• [Data extract]
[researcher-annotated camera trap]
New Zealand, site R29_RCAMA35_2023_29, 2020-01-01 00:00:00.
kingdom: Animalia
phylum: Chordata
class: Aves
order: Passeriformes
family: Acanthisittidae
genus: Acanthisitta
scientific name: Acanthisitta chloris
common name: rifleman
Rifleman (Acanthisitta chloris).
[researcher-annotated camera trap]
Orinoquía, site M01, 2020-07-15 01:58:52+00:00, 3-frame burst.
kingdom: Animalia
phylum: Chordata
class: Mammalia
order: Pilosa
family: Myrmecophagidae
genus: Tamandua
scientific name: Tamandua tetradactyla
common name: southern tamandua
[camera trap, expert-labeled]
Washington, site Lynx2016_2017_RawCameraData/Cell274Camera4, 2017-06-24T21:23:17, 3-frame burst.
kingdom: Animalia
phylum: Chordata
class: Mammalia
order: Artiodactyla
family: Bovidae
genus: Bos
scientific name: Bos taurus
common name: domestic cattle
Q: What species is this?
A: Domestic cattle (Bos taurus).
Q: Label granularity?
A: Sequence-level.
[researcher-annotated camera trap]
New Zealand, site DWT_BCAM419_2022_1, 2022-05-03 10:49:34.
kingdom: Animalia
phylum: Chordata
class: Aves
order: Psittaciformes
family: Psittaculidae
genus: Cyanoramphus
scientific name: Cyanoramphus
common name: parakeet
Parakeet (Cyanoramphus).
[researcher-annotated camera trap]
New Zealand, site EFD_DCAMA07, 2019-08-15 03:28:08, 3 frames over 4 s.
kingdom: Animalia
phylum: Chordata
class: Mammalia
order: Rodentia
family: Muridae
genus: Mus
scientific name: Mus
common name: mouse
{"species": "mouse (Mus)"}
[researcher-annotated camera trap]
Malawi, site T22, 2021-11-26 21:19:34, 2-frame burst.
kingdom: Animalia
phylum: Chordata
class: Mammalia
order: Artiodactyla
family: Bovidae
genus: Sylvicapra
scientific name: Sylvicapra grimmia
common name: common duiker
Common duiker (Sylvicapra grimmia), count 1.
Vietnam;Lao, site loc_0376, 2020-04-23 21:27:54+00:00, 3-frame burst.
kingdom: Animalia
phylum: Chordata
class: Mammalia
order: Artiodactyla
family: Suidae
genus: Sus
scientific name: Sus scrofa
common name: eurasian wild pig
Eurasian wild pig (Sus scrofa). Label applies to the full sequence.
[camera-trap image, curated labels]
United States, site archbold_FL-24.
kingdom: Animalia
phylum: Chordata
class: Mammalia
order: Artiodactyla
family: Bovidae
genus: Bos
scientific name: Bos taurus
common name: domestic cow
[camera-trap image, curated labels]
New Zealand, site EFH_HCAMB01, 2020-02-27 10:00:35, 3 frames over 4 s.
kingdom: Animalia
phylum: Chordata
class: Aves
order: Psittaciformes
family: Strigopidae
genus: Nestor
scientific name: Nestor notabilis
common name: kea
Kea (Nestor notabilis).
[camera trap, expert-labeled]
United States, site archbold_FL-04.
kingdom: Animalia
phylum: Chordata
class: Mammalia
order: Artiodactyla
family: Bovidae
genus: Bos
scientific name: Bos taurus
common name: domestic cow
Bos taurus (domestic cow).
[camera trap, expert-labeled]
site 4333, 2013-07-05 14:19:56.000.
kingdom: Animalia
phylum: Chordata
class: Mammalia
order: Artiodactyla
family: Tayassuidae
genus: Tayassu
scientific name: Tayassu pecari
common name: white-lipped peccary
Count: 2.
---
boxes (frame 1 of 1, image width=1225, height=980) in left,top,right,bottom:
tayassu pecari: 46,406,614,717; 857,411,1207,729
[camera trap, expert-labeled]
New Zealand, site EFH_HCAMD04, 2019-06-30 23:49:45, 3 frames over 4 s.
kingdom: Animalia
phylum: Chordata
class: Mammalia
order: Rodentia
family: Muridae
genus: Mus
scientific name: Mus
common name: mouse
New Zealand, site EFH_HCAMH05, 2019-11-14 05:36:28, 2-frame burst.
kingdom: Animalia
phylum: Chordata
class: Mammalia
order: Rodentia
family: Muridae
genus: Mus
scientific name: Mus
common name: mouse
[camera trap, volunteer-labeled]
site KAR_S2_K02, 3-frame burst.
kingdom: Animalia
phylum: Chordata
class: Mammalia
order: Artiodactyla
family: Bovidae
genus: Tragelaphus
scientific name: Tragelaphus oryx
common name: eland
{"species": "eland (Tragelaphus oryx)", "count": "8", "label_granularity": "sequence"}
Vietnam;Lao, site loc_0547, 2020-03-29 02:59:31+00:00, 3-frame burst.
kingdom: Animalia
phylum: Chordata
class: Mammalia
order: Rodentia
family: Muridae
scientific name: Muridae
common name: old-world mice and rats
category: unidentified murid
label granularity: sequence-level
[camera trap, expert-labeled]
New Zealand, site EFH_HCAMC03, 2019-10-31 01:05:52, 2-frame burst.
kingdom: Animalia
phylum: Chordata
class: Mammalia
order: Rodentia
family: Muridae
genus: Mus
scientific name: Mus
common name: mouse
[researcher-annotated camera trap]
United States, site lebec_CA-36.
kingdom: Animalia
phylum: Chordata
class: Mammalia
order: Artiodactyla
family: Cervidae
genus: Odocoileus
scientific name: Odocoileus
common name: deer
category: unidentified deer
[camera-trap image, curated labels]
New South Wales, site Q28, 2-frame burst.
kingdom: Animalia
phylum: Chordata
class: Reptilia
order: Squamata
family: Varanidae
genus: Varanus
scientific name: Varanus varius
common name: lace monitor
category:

• [Exercise goal] Output each line of the records above exactly.

• [Output for this task]
[researcher-annotated camera trap]
New Zealand, site R29_RCAMA35_2023_29, 2020-01-01 00:00:00.
kingdom: Animalia
phylum: Chordata
class: Aves
order: Passeriformes
family: Acanthisittidae
genus: Acanthisitta
scientific name: Acanthisitta chloris
common name: rifleman
Rifleman (Acanthisitta chloris).
[researcher-annotated camera trap]
Orinoquía, site M01, 2020-07-15 01:58:52+00:00, 3-frame burst.
kingdom: Animalia
phylum: Chordata
class: Mammalia
order: Pilosa
family: Myrmecophagidae
genus: Tamandua
scientific name: Tamandua tetradactyla
common name: southern tamandua
[camera trap, expert-labeled]
Washington, site Lynx2016_2017_RawCameraData/Cell274Camera4, 2017-06-24T21:23:17, 3-frame burst.
kingdom: Animalia
phylum: Chordata
class: Mammalia
order: Artiodactyla
family: Bovidae
genus: Bos
scientific name: Bos taurus
common name: domestic cattle
Q: What species is this?
A: Domestic cattle (Bos taurus).
Q: Label granularity?
A: Sequence-level.
[researcher-annotated camera trap]
New Zealand, site DWT_BCAM419_2022_1, 2022-05-03 10:49:34.
kingdom: Animalia
phylum: Chordata
class: Aves
order: Psittaciformes
family: Psittaculidae
genus: Cyanoramphus
scientific name: Cyanoramphus
common name: parakeet
Parakeet (Cyanoramphus).
[researcher-annotated camera trap]
New Zealand, site EFD_DCAMA07, 2019-08-15 03:28:08, 3 frames over 4 s.
kingdom: Animalia
phylum: Chordata
class: Mammalia
order: Rodentia
family: Muridae
genus: Mus
scientific name: Mus
common name: mouse
{"species": "mouse (Mus)"}
[researcher-annotated camera trap]
Malawi, site T22, 2021-11-26 21:19:34, 2-frame burst.
kingdom: Animalia
phylum: Chordata
class: Mammalia
order: Artiodactyla
family: Bovidae
genus: Sylvicapra
scientific name: Sylvicapra grimmia
common name: common duiker
Common duiker (Sylvicapra grimmia), count 1.
Vietnam;Lao, site loc_0376, 2020-04-23 21:27:54+00:00, 3-frame burst.
kingdom: Animalia
phylum: Chordata
class: Mammalia
order: Artiodactyla
family: Suidae
genus: Sus
scientific name: Sus scrofa
common name: eurasian wild pig
Eurasian wild pig (Sus scrofa). Label applies to the full sequence.
[camera-trap image, curated labels]
United States, site archbold_FL-24.
kingdom: Animalia
phylum: Chordata
class: Mammalia
order: Artiodactyla
family: Bovidae
genus: Bos
scientific name: Bos taurus
common name: domestic cow
[camera-trap image, curated labels]
New Zealand, site EFH_HCAMB01, 2020-02-27 10:00:35, 3 frames over 4 s.
kingdom: Animalia
phylum: Chordata
class: Aves
order: Psittaciformes
family: Strigopidae
genus: Nestor
scientific name: Nestor notabilis
common name: kea
Kea (Nestor notabilis).
[camera trap, expert-labeled]
United States, site archbold_FL-04.
kingdom: Animalia
phylum: Chordata
class: Mammalia
order: Artiodactyla
family: Bovidae
genus: Bos
scientific name: Bos taurus
common name: domestic cow
Bos taurus (domestic cow).
[camera trap, expert-labeled]
site 4333, 2013-07-05 14:19:56.000.
kingdom: Animalia
phylum: Chordata
class: Mammalia
order: Artiodactyla
family: Tayassuidae
genus: Tayassu
scientific name: Tayassu pecari
common name: white-lipped peccary
Count: 2.
---
boxes (frame 1 of 1, image width=1225, height=980) in left,top,right,bottom:
tayassu pecari: 46,406,614,717; 857,411,1207,729
[camera trap, expert-labeled]
New Zealand, site EFH_HCAMD04, 2019-06-30 23:49:45, 3 frames over 4 s.
kingdom: Animalia
phylum: Chordata
class: Mammalia
order: Rodentia
family: Muridae
genus: Mus
scientific name: Mus
common name: mouse
New Zealand, site EFH_HCAMH05, 2019-11-14 05:36:28, 2-frame burst.
kingdom: Animalia
phylum: Chordata
class: Mammalia
order: Rodentia
family: Muridae
genus: Mus
scientific name: Mus
common name: mouse
[camera trap, volunteer-labeled]
site KAR_S2_K02, 3-frame burst.
kingdom: Animalia
phylum: Chordata
class: Mammalia
order: Artiodactyla
family: Bovidae
genus: Tragelaphus
scientific name: Tragelaphus oryx
common name: eland
{"species": "eland (Tragelaphus oryx)", "count": "8", "label_granularity": "sequence"}
Vietnam;Lao, site loc_0547, 2020-03-29 02:59:31+00:00, 3-frame burst.
kingdom: Animalia
phylum: Chordata
class: Mammalia
order: Rodentia
family: Muridae
scientific name: Muridae
common name: old-world mice and rats
category: unidentified murid
label granularity: sequence-level
[camera trap, expert-labeled]
New Zealand, site EFH_HCAMC03, 2019-10-31 01:05:52, 2-frame burst.
kingdom: Animalia
phylum: Chordata
class: Mammalia
order: Rodentia
family: Muridae
genus: Mus
scientific name: Mus
common name: mouse
[researcher-annotated camera trap]
United States, site lebec_CA-36.
kingdom: Animalia
phylum: Chordata
class: Mammalia
order: Artiodactyla
family: Cervidae
genus: Odocoileus
scientific name: Odocoileus
common name: deer
category: unidentified deer
[camera-trap image, curated labels]
New South Wales, site Q28, 2-frame burst.
kingdom: Animalia
phylum: Chordata
class: Reptilia
order: Squamata
family: Varanidae
genus: Varanus
scientific name: Varanus varius
common name: lace monitor
category:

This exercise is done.